● Source passage:
__________

Session Organizer/Facilitator: Jeff Chin, LeMoyne College

Thursday • 10:15 AM–11:45 AM Redesigning the Sociology Curriculum: Principles, Priorities, and Challenges

The Sociology Program at CSU Channel Islands is completing an extensive multi-year process to redesign its curriculum, guided by best practices and principles (primarily from the ASA “liberal learning” documents, but drawing on a range of sources from inside and outside the discipline). We will present a number of key components of our work in an attempt to distill the lessons that we have learned along the way — as well as to identify specific priorities (and how they were reached) and specific challenges (in terms of content, and in terms of buy-in) that have been addressed along the way. We believe that our experiences are timely, given the recent release of the newest ASA Liberal Learning document (LL3) which will encourage programs to update their curricula for the 21st century challenges that our students confront. We will leave plenty of time for Q&A from audience members who may be considering their own curricular revisions.

Session Organizer:  Dennis Downey, California State University Channel Islands

Panelists: Leslie Abell, California State University Channel Islands; Dennis Downey, California State University Channel Islands; Reha Kadakal, California State University Channel Islands; Sunghee Nam, California State University, Channel Islands; Luis Sanchez, California State University Channel Islands; Elizabeth Sowers, California State University Channel Islands; Lindsey Trimble-O’Connor, CSU – Channel Islands

Thursday • 10:15 AM–11:45 AM A Conversation about the Master’s Degree in Sociology   

This workshop will provide an extended and fully participatory conversation about the MA in sociology. Using the classic SWOT analysis frame work, workshop participants will be guided through a discussion of the strengths, weaknesses, opportunities and threats for MA programs in today`s higher ed context. Particular focus will be given to identifying practical and positive short term, medium term, and long term responses to each element of the analysis.

Session Organizer:  Wendy Ng, San Jose State University

Presenter: Margaret Weigers Vitullo, American Sociological Association

Friday • 1:45 PM–3:15 PM The Sociology Major in the Changing Landscape of Higher Education    

This workshop builds on the American Sociological Association`s work in building undergraduate curriculum and connecting this to changing practices in higher education, including online education as well as career outcomes for the sociology major. We will discuss recommended practices for sustaining high quality and comprehensive sociology programs for undergraduates, best practices in development of curriculum, and how the sociology major is situated within the broader scope of higher education.

__________

Spatial grounding data
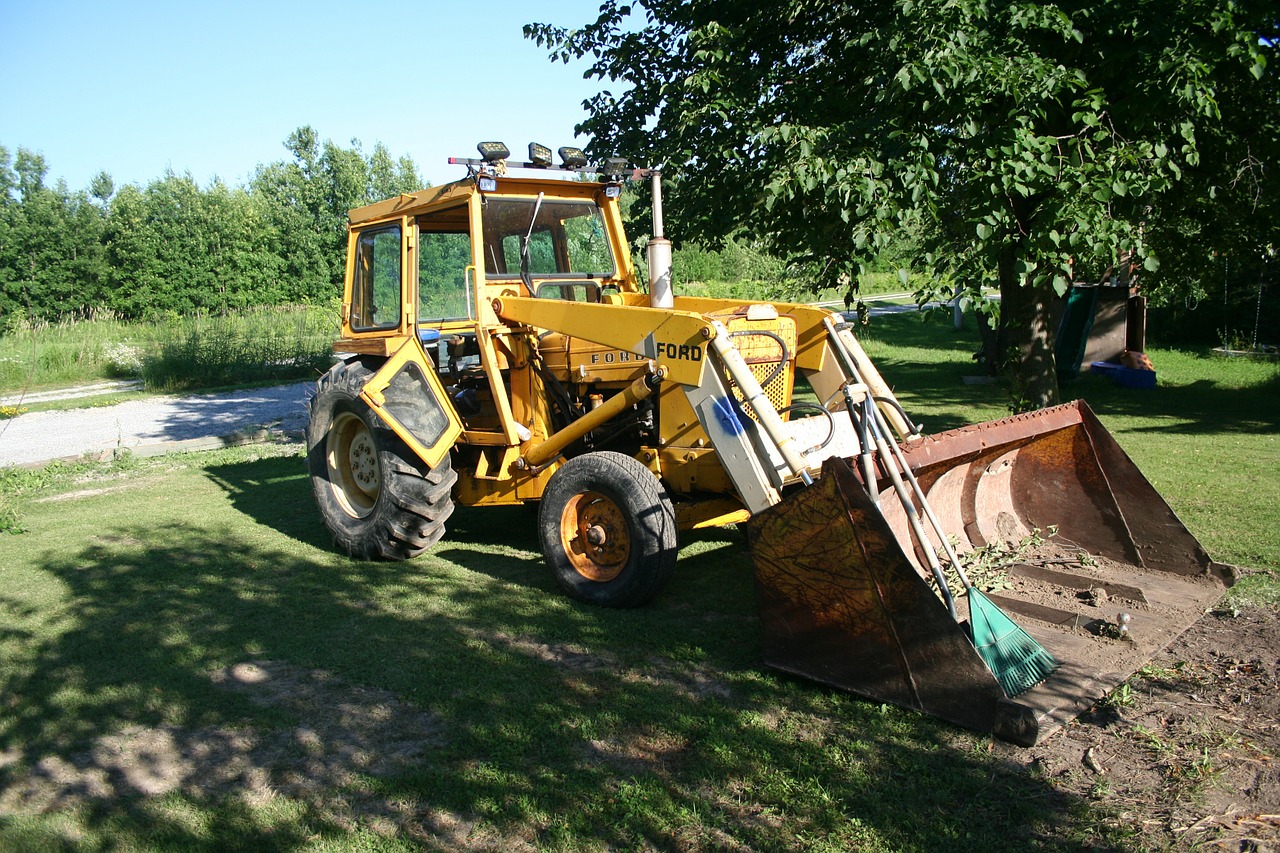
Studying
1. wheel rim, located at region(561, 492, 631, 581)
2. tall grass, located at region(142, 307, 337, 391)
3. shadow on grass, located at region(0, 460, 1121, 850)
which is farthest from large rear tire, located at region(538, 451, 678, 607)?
tall grass, located at region(142, 307, 337, 391)

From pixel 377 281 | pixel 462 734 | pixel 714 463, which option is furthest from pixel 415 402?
pixel 462 734

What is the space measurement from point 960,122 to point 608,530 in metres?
4.17

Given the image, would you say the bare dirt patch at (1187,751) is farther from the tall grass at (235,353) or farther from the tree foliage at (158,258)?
the tree foliage at (158,258)

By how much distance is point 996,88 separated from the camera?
6.90m

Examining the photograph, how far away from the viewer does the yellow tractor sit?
4.09 meters

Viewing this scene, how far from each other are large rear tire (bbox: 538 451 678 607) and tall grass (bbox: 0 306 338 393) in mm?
17232

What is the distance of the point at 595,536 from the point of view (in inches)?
216

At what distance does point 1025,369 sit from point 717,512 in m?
5.54

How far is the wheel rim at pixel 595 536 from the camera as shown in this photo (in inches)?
214

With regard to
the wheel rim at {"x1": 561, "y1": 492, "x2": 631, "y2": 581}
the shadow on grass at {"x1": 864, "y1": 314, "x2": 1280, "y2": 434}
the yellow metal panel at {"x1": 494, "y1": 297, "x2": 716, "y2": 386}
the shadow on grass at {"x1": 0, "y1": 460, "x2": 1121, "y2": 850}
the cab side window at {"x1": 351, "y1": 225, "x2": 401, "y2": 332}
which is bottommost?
the shadow on grass at {"x1": 0, "y1": 460, "x2": 1121, "y2": 850}

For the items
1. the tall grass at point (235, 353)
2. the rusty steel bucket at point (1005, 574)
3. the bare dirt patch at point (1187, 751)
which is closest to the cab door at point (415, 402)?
the rusty steel bucket at point (1005, 574)

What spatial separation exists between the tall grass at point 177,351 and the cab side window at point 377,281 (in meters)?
14.9

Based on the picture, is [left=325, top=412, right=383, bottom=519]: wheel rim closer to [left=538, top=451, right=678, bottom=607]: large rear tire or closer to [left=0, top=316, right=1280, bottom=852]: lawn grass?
[left=0, top=316, right=1280, bottom=852]: lawn grass

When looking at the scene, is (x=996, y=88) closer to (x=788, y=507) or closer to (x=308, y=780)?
(x=788, y=507)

__________

● Aim of the task: According to the session descriptions, who organized the session titled "A Conversation about the Master's Degree in Sociology"? The listing is not needed for this.

● Response area: Wendy Ng, San Jose State University